• **What you will do**
Reproduce every line of the listing below, from first to last, without changing anything.

• **Provided records**
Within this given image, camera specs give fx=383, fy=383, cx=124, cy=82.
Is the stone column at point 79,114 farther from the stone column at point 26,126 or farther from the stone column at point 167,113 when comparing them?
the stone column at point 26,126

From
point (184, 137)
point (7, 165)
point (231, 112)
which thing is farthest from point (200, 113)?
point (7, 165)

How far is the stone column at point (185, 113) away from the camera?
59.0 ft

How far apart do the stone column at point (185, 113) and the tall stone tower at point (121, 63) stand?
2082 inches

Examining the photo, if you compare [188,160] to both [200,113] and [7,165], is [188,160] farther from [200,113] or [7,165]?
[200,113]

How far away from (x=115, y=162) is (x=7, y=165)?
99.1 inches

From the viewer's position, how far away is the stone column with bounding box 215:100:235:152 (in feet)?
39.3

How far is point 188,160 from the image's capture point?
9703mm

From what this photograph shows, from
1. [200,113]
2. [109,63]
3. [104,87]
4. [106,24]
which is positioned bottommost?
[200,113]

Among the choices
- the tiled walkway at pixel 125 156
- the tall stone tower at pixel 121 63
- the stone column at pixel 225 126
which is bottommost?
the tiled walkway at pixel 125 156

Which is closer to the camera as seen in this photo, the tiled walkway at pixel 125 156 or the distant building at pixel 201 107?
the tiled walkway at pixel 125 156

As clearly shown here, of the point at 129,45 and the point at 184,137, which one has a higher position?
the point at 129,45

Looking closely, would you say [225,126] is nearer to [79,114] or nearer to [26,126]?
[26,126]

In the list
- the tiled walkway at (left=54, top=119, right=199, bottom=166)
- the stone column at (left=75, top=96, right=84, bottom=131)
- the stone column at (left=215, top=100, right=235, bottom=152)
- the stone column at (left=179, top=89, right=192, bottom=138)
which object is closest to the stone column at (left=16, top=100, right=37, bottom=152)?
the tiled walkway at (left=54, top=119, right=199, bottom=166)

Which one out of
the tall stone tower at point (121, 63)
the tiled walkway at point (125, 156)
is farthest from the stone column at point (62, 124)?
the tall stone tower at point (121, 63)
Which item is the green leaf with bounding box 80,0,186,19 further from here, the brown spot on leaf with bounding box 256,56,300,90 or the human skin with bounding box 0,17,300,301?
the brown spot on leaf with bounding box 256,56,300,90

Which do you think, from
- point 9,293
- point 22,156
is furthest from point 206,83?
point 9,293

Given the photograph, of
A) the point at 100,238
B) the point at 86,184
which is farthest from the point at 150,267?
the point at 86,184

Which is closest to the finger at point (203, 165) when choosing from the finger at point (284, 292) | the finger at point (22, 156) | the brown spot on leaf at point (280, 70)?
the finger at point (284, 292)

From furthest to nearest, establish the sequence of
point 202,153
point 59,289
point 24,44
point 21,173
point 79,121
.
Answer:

• **Solved problem**
Within this given image, camera specs give fx=383, fy=383, cx=124, cy=82.
Is the stone column at point 79,114 farther from the stone column at point 26,126 or farther from the stone column at point 167,113 when comparing them?
the stone column at point 26,126

From
point (184, 137)
point (7, 165)
point (231, 112)
which thing is farthest from point (200, 113)?
point (7, 165)

How far is the stone column at point (185, 113) away from the camera?
59.0 ft

How far apart do the stone column at point (185, 113) and the tall stone tower at point (121, 63) stand?
2082 inches

Examining the photo, if you compare [188,160] to both [200,113] and [7,165], is [188,160] farther from [200,113] or [7,165]?
[200,113]

How far away from (x=115, y=162) is (x=7, y=165)?
99.1 inches

From the viewer's position, how far away is the stone column with bounding box 215:100:235:152 (in feet)?
39.3

How far is point 188,160 from the image's capture point?
9703mm

From what this photograph shows, from
1. [200,113]
2. [109,63]
3. [104,87]
4. [106,24]
which is positioned bottommost?
[200,113]

Among the choices
- the tiled walkway at pixel 125 156
- the tall stone tower at pixel 121 63
- the stone column at pixel 225 126
which is bottommost?
the tiled walkway at pixel 125 156

Which is closer to the camera as seen in this photo, the tiled walkway at pixel 125 156 or the distant building at pixel 201 107?
the tiled walkway at pixel 125 156

As clearly shown here, of the point at 129,45 and the point at 184,137, which one has a higher position?
the point at 129,45

Looking closely, would you say [225,126] is nearer to [79,114] or nearer to [26,126]?
[26,126]

In the list
- the tiled walkway at (left=54, top=119, right=199, bottom=166)
- the stone column at (left=75, top=96, right=84, bottom=131)
- the stone column at (left=215, top=100, right=235, bottom=152)
- the stone column at (left=179, top=89, right=192, bottom=138)
which object is closest to the stone column at (left=16, top=100, right=37, bottom=152)?
the tiled walkway at (left=54, top=119, right=199, bottom=166)

Which one out of
the tall stone tower at point (121, 63)
the tiled walkway at point (125, 156)
is farthest from the stone column at point (62, 124)?
the tall stone tower at point (121, 63)
Which item is the green leaf with bounding box 80,0,186,19 further from here, the brown spot on leaf with bounding box 256,56,300,90 or the human skin with bounding box 0,17,300,301?
the brown spot on leaf with bounding box 256,56,300,90

Which do you think, from
- point 9,293
- point 22,156
is furthest from point 206,83?
point 9,293

Given the photograph, of
A) the point at 100,238
B) the point at 86,184
which is farthest from the point at 150,267?
the point at 86,184

Which is closest to the finger at point (203, 165) when choosing from the finger at point (284, 292) | the finger at point (22, 156) | the brown spot on leaf at point (280, 70)?
the finger at point (284, 292)

From furthest to nearest, establish the sequence of
point 202,153
point 59,289
point 24,44
point 21,173
point 79,121
.
Answer:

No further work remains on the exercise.